Before being passed to a user-defined function like `diff_from_mean_numba()`, a `Series` will be
converted to a NumPy array. Unfortunately, NumPy arrays don't have a concept of missing data. If
there is missing data in the original `Series`, this means the resulting array won't actually match
the `Series`.

If you're calculating results item by item, this doesn't matter. For example, `numpy.log()` gets
called on each individual value separately, so those missing values don't change the calculation.
But if the result of a user-defined function depend on multiple values in the `Series`, it's not
clear what exactly should happen with the missing values.

Therefore, when calling generalized ufuncs such as Numba functions decorated with `@guvectorize`,
Polars will raise an error if you try to pass in a `Series` with missing data. How do you get rid of
missing data? Either [fill it in](missing-data.md) or
[drop it](https://docs.pola.rs/py-polars/html/reference/dataframe/api/polars.DataFrame.drop_nulls.html)
before calling your custom function.

## Combining multiple column values

If you want to pass multiple columns to a user-defined function, you can use `Struct`s, which are
[covered in detail in a different section](structs.md). The basic idea is to combine multiple
columns into a `Struct`, and then the function can extract the columns back out:

{{code_block('user-guide/expressions/user-defined-functions','combine',[])}}

```python exec="on" result="text" session="user-guide/udf"
--8<-- "python/user-guide/expressions/user-defined-functions.py:combine"
```

## Streaming calculations

Passing the full `Series` to the user-defined function has a cost: it may use a lot of memory, as
its contents are copied into a NumPy array. You can use the `is_elementwise=True` argument to
[:material-api: `map_batches`](https://docs.pola.rs/py-polars/html/reference/expressions/api/polars.Expr.map_batches.html)
to stream results into the function, which means it might not get all values at once.

!!! note

    The `is_elementwise` argument can lead to incorrect results if set incorrectly.
    If you set `is_elementwise=True`, make sure that your function actually operates
    element-by-element (e.g. "calculate the logarithm of each value") - our example function `diff_from_mean()`, for instance, does not.

## Return types

Custom Python functions are often black boxes; Polars doesn't know what your function is doing or
what it will return. The return data type is therefore automatically inferred.

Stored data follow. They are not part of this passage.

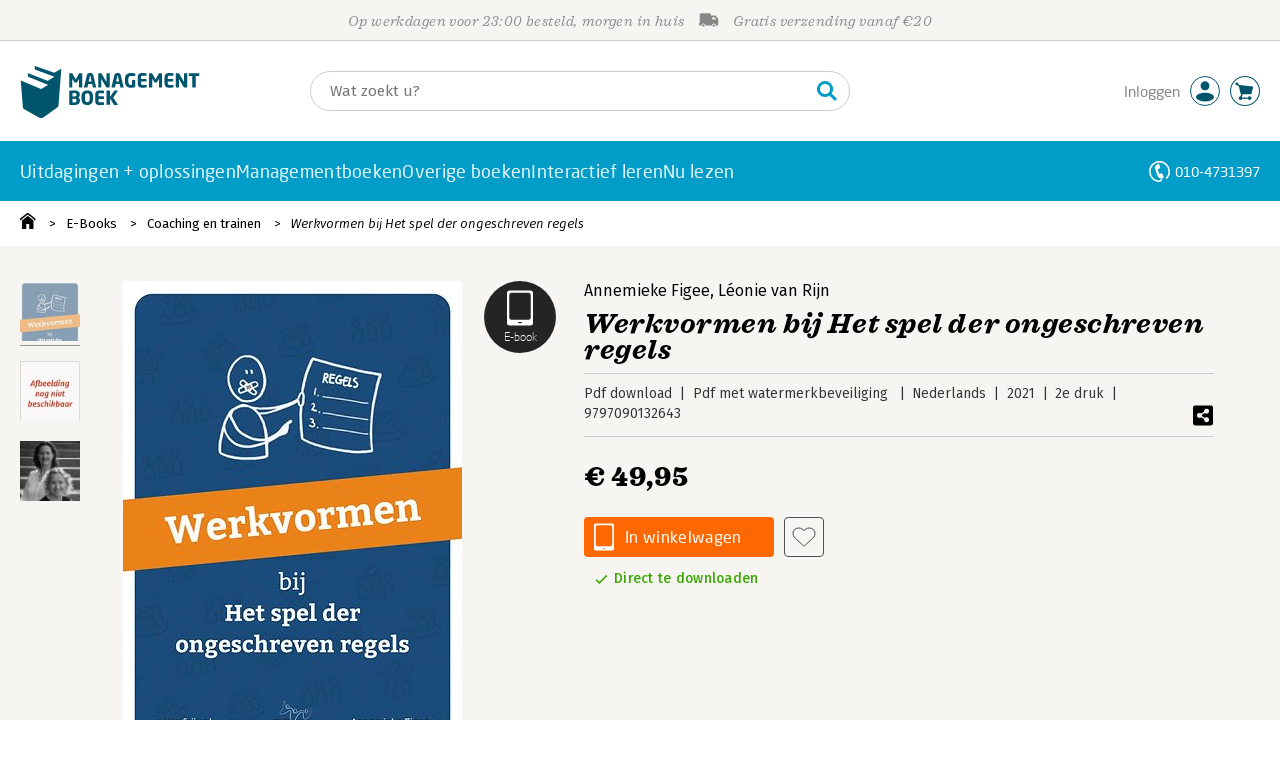

--- FILE ---
content_type: application/javascript
request_url: https://i.mgtbk.nl/platform/m4-managementboek-00092358/dist/js/haring.js
body_size: 1282
content:
import { on, single } from "./helpers.js";
import { openpopup, closepopup } from "./notifications.js";
on(document, "click", ".haring-container .-sharelinktext, .haring-bottom .-share, .haring-container .-share", function (evt) {
  if (this.classList.contains("-twitter") || this.classList.contains("-fb") || this.classList.contains("-linkedin")) {
    const winHeight = 500;
    const winWidth = 700;
    const winTop = screen.height / 2 - winHeight / 2;
    const winLeft = screen.width / 2 - winWidth / 2;
    console.log("share", this.href);
    window.open(this.href, 'sharer', `top=${winTop},left=${winLeft},toolbar=0,status=0,width=600,height=500`);
    evt.preventDefault();
    return false;
  }
  if (this.classList.contains("-sharelinktext") || this.classList.contains("-sharelink") || this.classList.contains("-copylink")) {
    const title = document.title;
    if (this.classList.contains("-copylink")) {
      let url = '';
      if (this.dataset.usecanonical) {
        url = document.querySelector('link[rel=canonical]') ? document.querySelector('link[rel=canonical]').href : document.location.href;
      } else {
        url = this.dataset.haringurl;
      }
      injectShareDialog(url);
      openpopup(".sharedialog");
    } else {
      let sharePopup = this.querySelector(".-share-popup-container");
      if (this.classList.contains("-sharelinktext")) {
        sharePopup = this.previousElementSibling.querySelector(".-share-popup-container");
      }
      if (sharePopup.style.display == "none" || sharePopup.style.display == '') {
        sharePopup.style.display = "flex";
      } else {
        sharePopup.style.display = "none";
      }
    }
    evt.preventDefault();
    return false;
  }
});
on(document, "click", "#share-link-btn", function () {
  try {
    const text = single("#share-link").value;
    if (copyToClipboard(text)) {
      const btn = single("#share-link-btn");
      btn.innerHTML = "✔️ Gekopieerd!";
      btn.disabled = true;
      window.setTimeout(() => {
        closepopup(".sharedialog");
      }, 3500);
    }
  } finally {}
});
function injectShareDialog(url) {
  const popupcontainers = single(".popup-containers");
  let sharedialog = popupcontainers.querySelector("sharedialog");
  if (sharedialog === null) {
    const html = `<div class="sharedialog popup">
						<svg class="close -js-notification-close"><use xlink:href="#times"></use></svg>
						<h6>Deel dit artikel met anderen</h6>
						<div class="sharedialog-content">
							<div>Knip en plak de link. Daarna kunt u hem delen.</div>
							<form>
								<input type="text" readonly="readonly" disabled="disabled" id="share-link" value="${url}"/>
								<button id="share-link-btn" class="butters -fira -h30 -blue -ripple">Kopieer link</button>
							</form>
						</div>
					</div>`;
    popupcontainers.insertAdjacentHTML('afterBegin', html);
    sharedialog = popupcontainers.querySelector("sharedialog");
  }
}
function copyToClipboard(text) {
  if (window.clipboardData && window.clipboardData.setData) {
    return clipboardData.setData("Text", text);
  } else if (document.queryCommandSupported && document.queryCommandSupported("copy")) {
    var textarea = document.createElement("textarea");
    textarea.textContent = text;
    textarea.style.position = "fixed";
    document.body.appendChild(textarea);
    textarea.select();
    try {
      return document.execCommand("copy");
    } catch (ex) {
      console.warn("Copy to clipboard failed.", ex);
      return false;
    } finally {
      document.body.removeChild(textarea);
    }
  }
}
function bodyHas(cl) {
  return document.body && document.body.classList.contains(cl);
}
window.addEventListener('click', function (e) {
  for (let element of document.getElementsByClassName("haring-container")) {
    if (e.srcElement.classList.contains('haring-container')) {} else {
      for (let element2 of document.getElementsByClassName("-share-popup-container")) {
        if (e.srcElement.parentElement !== element2.parentElement.parentElement) {
          element2.style.display = "none";
        }
      }
    }
  }
});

We do that by waiting
for the first non-null value. That value will then be used to determine the type of the resulting
`Series`.

The mapping of Python types to Polars data types is as follows:

- `int` -> `Int64`
- `float` -> `Float64`
- `bool` -> `Boolean`
- `str` -> `String`
- `list[tp]` -> `List[tp]` (where the inner type is inferred with the same rules)
- `dict[str, [tp]]` -> `struct`
- `Any` -> `object` (Prevent this at all times)

Rust types map as follows:

- `i32` or `i64` -> `Int64`
- `f32` or `f64` -> `Float64`
- `bool` -> `Boolean`
- `String` or `str` -> `String`
- `Vec<tp>` -> `List[tp]` (where the inner type is inferred with the same rules)

You can pass a `return_dtype` argument to
[:material-api: `map_batches`](https://docs.pola.rs/py-polars/html/reference/expressions/api/polars.Expr.map_batches.html)
if you want to override the inferred type.